--- START ---

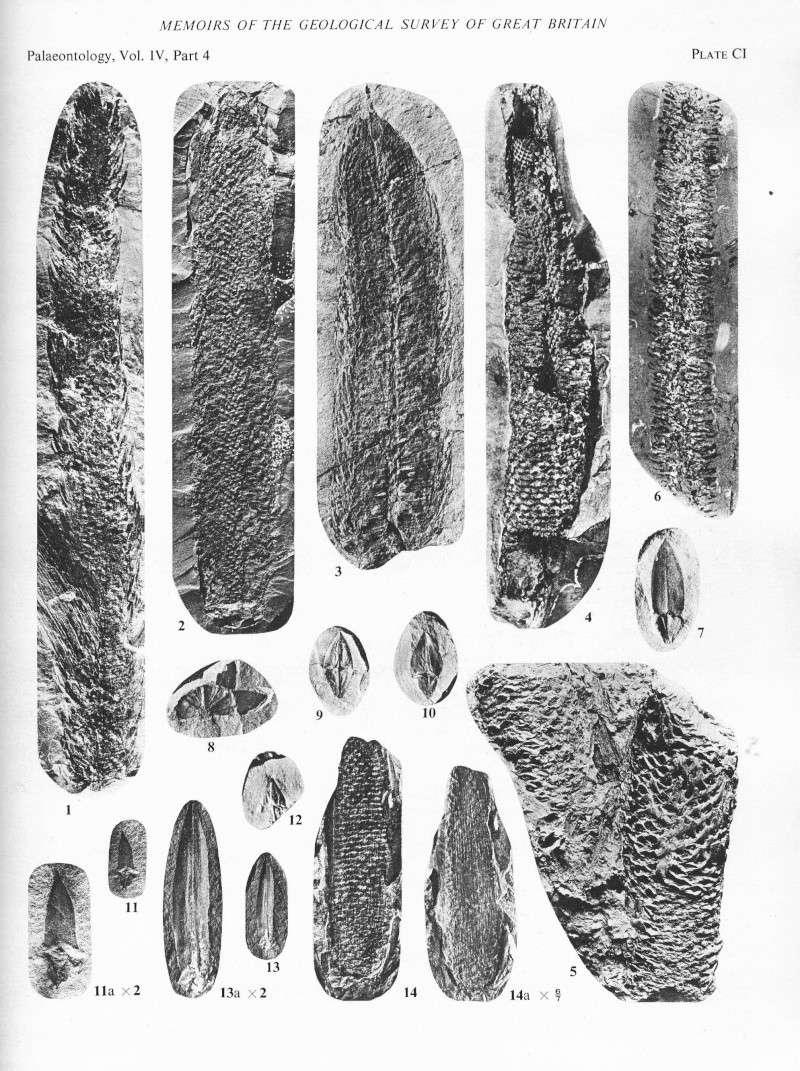 Sigillariostrobus  ou  Lepidostrobus  File2011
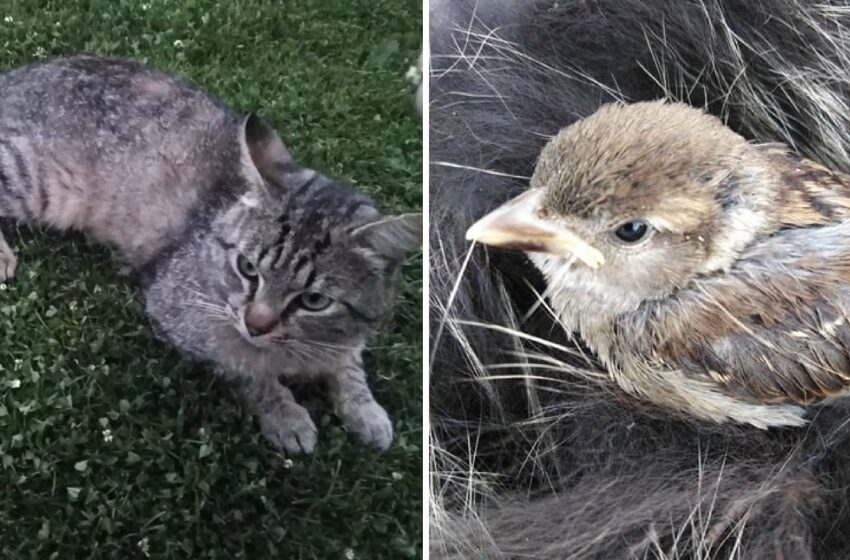 Išgelbėjo katino parneštą paukštelį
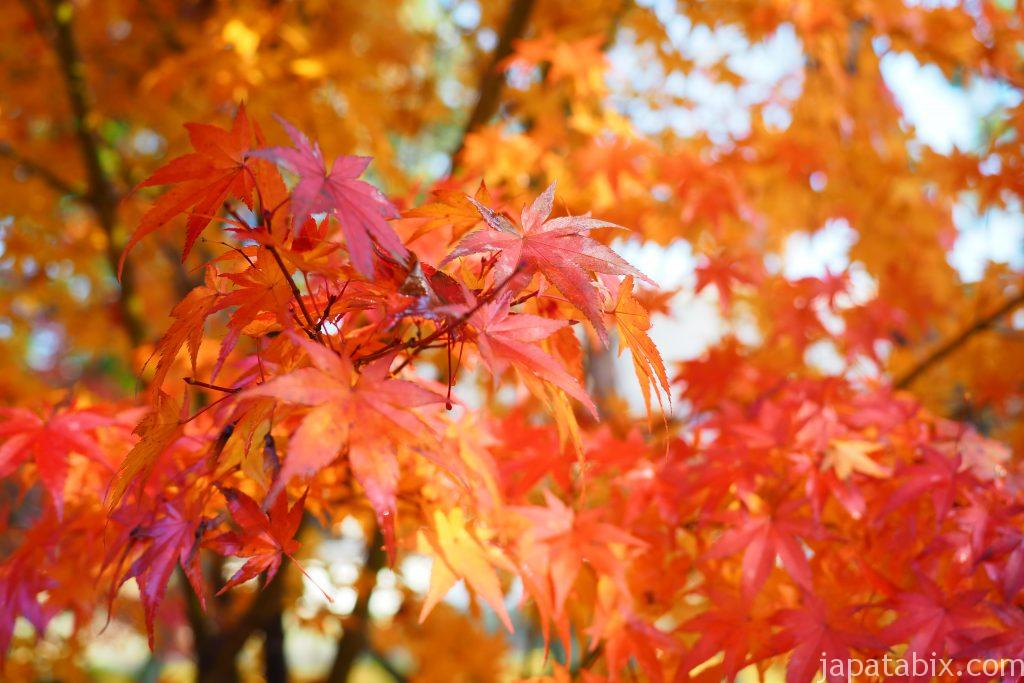 紅葉の南禅寺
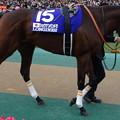 Photos: ショウナンパンドラ(5回東京9日 11R 第35回 ジャパンカップ(GI)出走馬)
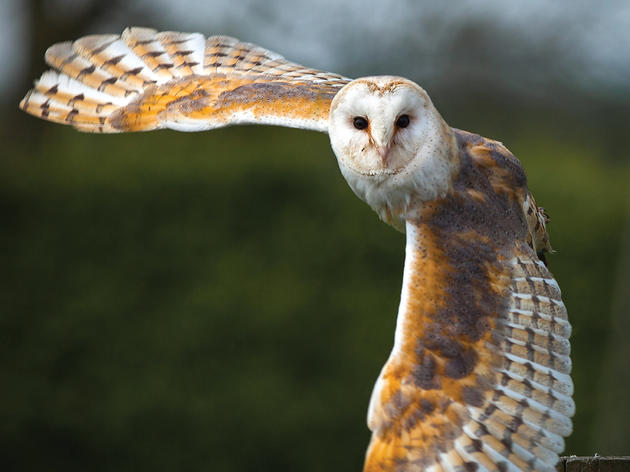 Audubon Meeting to Host Leading National Scientists in North Carolina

--- END ---

**What you are asked to do:**
Produce the data again character for character, with the images left out.

**Solution to this exercise:**
 Sigillariostrobus  ou  Lepidostrobus  File2011
 Išgelbėjo katino parneštą paukštelį
 紅葉の南禅寺
 Photos: ショウナンパンドラ(5回東京9日 11R 第35回 ジャパンカップ(GI)出走馬)
 Audubon Meeting to Host Leading National Scientists in North Carolina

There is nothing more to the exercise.